13.01        (Assignment by the Borrower) The Borrower may not assign any rights and/or obligations under this Agreement without the prior written consent of the Lender.

 

  7  

 

 

13.02        (Assignment by the Lender) The Lender may at any time assign, transfer, or offer participations to any other person in whole or in part, or in any manner dispose of all or any of its rights and/or obligations arising or accruing under this Agreement. The Lender may disclose to a potential assignee, transferee or participant or to any other person who may propose entering into contractual relations with the Lender in relation to this Agreement such information about the Borrower as the Lender shall consider appropriate.

 

13.03        (Set-off) The Lender may at any time set off any liability of the Lender to the Borrower against any liability of the Borrower to the Lender, whether either liability is present or future, liquidated or unliquidated, and whether or not either liability arises under this Agreement and in the capacity of the Lender as shareholder of the Borrower or otherwise. If the liabilities to be set off are expressed in different currencies, the Lender may convert either liability at a market rate of exchange reasonably determined by the Lender for the purpose of set-off. Any exercise by the Lender of its rights under this Clause shall not limit or affect any other rights or remedies available to it under this Agreement or otherwise.

 

13.04        (Cumulative Remedies) The rights and remedies of the Lender contained in this Agreement are cumulative and not exclusive of each other nor of any other rights or remedies conferred by law.

 

13.05        (Waivers) No delay or failure to exercise any right under this Agreement shall operate as a waiver of that right and no single or partial exercise of any right under this Agreement shall prevent any further exercise of that right (or any other right under this Agreement).

 

13.06        (Severance) If any provision (or part of a provision) of this Agreement is or becomes invalid, illegal or unenforceable, it shall be deemed modified to the minimum extent necessary to make it valid, legal and enforceable. If such modification is not possible, the relevant provision (or part of a provision) shall be deemed deleted. Any modification to or deletion of a provision (or part of a provision) under this Clause shall not affect the legality, validity and enforceability of the rest of this Agreement.

 

13.07        (Amendments) This Agreement shall not be amended or varied in its respective terms by any oral agreement or representation or in any other manner other than by an instrument in writing of even date herewith or subsequent hereto executed by or on behalf of the parties hereto.

 

13.08        (Notices) Each notice or other communication required to be given under, or in connection with, this Agreement shall be:

 

(a) in writing, delivered personally or sent by courier or fax or shall be served through process server or via e-mail; and

 

(b) sent:

 

(i) to the Borrower at:

 

GLOBUS MARITIME LIMITED

c/o Globus Shipmanagement Corp.
◆ ◆ ◆ ◆ ◆
# Instructions
a - Decide whether each statement agrees with the agreement excerpt, answering yes or no and quoting the deciding words: (i) The Borrower may assign its rights under the Agreement without the Lender's consent. (ii) For set-off, the Lender may convert liabilities expressed in different currencies. (iii) An oral agreement can amend the Agreement.
b - Rewrite the part of the agreement excerpt from "13.02        (Assignment by" up to and including "shall consider appropriate.", substituting "prospective assignee" for "potential assignee".

# Data records
◆ ◆ ◆ ◆ ◆
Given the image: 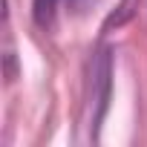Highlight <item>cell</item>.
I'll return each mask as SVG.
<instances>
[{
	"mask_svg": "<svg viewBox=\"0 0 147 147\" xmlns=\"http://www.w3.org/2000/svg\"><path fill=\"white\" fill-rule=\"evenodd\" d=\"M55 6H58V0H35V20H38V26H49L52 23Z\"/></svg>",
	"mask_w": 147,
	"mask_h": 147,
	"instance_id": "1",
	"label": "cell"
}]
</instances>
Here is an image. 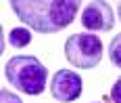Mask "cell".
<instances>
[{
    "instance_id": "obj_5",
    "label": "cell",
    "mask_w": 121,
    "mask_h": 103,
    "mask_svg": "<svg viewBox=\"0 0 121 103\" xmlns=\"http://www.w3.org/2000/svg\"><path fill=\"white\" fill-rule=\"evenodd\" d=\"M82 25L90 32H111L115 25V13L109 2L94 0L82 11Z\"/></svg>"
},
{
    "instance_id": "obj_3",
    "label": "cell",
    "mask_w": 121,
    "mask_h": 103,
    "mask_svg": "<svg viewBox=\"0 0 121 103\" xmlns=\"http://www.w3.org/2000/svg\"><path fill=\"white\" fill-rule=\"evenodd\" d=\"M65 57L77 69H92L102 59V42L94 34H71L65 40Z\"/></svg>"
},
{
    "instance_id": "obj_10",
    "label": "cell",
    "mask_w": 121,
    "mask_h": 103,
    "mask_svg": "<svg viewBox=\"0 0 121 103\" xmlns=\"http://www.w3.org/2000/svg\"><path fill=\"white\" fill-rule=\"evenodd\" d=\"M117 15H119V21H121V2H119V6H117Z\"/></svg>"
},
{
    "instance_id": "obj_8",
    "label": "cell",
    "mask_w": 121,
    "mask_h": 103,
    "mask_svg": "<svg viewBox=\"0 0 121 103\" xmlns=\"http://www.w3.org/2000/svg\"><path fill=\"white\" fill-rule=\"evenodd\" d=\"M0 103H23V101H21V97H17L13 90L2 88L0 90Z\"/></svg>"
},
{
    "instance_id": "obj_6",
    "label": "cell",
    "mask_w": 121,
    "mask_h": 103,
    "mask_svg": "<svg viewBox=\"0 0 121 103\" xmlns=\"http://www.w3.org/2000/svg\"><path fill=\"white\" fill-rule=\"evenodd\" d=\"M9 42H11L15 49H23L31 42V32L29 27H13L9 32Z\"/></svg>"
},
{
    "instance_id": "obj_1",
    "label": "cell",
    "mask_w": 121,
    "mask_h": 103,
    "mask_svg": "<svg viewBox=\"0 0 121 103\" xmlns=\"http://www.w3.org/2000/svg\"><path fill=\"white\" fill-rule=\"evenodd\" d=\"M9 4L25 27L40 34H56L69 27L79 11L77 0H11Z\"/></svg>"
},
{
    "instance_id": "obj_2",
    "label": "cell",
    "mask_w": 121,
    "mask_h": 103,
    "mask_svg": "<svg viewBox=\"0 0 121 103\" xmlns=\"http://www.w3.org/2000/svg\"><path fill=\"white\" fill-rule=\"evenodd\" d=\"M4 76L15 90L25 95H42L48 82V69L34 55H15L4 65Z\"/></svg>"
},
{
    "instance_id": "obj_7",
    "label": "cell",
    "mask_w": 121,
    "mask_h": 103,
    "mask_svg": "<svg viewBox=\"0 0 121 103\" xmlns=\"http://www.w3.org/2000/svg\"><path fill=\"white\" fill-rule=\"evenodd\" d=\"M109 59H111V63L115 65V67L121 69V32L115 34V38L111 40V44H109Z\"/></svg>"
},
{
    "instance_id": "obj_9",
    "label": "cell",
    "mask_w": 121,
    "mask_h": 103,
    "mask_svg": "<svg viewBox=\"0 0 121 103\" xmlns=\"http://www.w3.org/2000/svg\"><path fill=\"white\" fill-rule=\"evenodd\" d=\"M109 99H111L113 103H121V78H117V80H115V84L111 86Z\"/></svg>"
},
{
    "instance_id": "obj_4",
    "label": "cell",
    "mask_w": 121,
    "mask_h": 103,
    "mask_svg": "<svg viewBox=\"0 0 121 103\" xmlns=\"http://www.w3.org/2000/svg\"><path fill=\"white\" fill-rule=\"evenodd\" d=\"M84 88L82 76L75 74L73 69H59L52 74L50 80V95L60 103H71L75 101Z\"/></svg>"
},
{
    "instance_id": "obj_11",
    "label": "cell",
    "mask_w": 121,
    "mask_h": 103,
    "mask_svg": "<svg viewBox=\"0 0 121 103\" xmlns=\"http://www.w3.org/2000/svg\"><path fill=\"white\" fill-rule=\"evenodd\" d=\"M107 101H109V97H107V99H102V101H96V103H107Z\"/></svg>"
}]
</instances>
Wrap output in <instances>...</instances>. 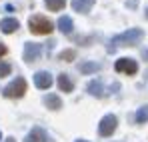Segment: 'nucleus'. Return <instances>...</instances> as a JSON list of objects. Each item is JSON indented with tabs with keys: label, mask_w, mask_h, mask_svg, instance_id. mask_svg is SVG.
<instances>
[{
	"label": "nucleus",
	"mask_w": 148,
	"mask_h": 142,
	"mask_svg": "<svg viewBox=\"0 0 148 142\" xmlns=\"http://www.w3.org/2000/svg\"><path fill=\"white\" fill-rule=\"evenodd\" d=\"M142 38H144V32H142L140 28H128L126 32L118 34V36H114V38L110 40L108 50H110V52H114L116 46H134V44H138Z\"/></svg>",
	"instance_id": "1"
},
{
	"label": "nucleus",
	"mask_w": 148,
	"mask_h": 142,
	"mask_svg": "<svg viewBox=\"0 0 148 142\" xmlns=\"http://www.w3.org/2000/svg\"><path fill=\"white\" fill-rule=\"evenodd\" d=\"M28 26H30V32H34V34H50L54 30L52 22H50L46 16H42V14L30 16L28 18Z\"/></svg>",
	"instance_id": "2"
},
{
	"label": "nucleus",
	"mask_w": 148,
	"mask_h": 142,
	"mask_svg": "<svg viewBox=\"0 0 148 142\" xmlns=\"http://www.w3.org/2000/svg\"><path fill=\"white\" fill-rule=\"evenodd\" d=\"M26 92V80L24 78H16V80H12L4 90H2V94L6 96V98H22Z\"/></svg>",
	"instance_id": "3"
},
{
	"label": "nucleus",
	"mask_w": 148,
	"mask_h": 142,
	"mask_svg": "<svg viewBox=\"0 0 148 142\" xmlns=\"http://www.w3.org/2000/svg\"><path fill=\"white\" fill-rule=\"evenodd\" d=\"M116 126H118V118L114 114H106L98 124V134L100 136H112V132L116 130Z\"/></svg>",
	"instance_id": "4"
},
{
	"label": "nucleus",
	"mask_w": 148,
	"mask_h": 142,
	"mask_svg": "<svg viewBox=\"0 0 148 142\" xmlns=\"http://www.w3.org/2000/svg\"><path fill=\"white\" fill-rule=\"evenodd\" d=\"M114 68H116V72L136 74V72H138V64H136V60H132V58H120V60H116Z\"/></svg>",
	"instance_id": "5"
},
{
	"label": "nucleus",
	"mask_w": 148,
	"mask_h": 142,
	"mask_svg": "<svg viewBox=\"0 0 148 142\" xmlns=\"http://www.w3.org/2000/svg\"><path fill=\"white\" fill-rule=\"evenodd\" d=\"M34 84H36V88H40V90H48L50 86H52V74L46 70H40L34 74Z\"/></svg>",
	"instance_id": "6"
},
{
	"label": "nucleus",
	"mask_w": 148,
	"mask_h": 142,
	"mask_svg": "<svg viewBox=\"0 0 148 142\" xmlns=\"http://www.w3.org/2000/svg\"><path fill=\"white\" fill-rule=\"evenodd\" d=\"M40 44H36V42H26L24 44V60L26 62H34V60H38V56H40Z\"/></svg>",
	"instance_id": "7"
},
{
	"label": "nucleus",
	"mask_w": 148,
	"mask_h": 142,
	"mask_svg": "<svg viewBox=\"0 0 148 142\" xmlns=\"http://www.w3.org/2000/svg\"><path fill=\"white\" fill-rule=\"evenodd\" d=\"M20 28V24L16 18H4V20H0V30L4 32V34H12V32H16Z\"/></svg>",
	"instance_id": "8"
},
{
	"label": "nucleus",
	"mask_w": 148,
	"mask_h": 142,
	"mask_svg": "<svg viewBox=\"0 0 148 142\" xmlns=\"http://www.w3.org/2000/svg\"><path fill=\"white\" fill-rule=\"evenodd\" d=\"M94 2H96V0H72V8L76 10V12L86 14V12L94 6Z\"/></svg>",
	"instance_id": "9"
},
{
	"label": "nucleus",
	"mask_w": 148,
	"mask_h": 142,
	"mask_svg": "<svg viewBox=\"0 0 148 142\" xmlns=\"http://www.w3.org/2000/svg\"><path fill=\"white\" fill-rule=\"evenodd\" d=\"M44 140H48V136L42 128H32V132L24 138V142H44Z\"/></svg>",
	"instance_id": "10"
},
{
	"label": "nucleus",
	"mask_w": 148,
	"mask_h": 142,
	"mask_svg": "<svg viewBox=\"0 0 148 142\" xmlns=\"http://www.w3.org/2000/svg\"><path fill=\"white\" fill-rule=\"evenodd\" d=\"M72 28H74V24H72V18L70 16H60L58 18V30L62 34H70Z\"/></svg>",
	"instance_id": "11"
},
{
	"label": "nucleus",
◆ ◆ ◆ ◆ ◆
# Solutions to each task
a -
(i) No: "The Borrower may not assign any rights and/or obligations under this Agreement without the prior written consent of the Lender."
(ii) Yes: "the Lender may convert either liability at a market rate of exchange reasonably determined by the Lender for the purpose of set-off"
(iii) No: "This Agreement shall not be amended or varied in its respective terms by any oral agreement or representation"

b -
13.02        (Assignment by the Lender) The Lender may at any time assign, transfer, or offer participations to any other person in whole or in part, or in any manner dispose of all or any of its rights and/or obligations arising or accruing under this Agreement. The Lender may disclose to a prospective assignee, transferee or participant or to any other person who may propose entering into contractual relations with the Lender in relation to this Agreement such information about the Borrower as the Lender shall consider appropriate.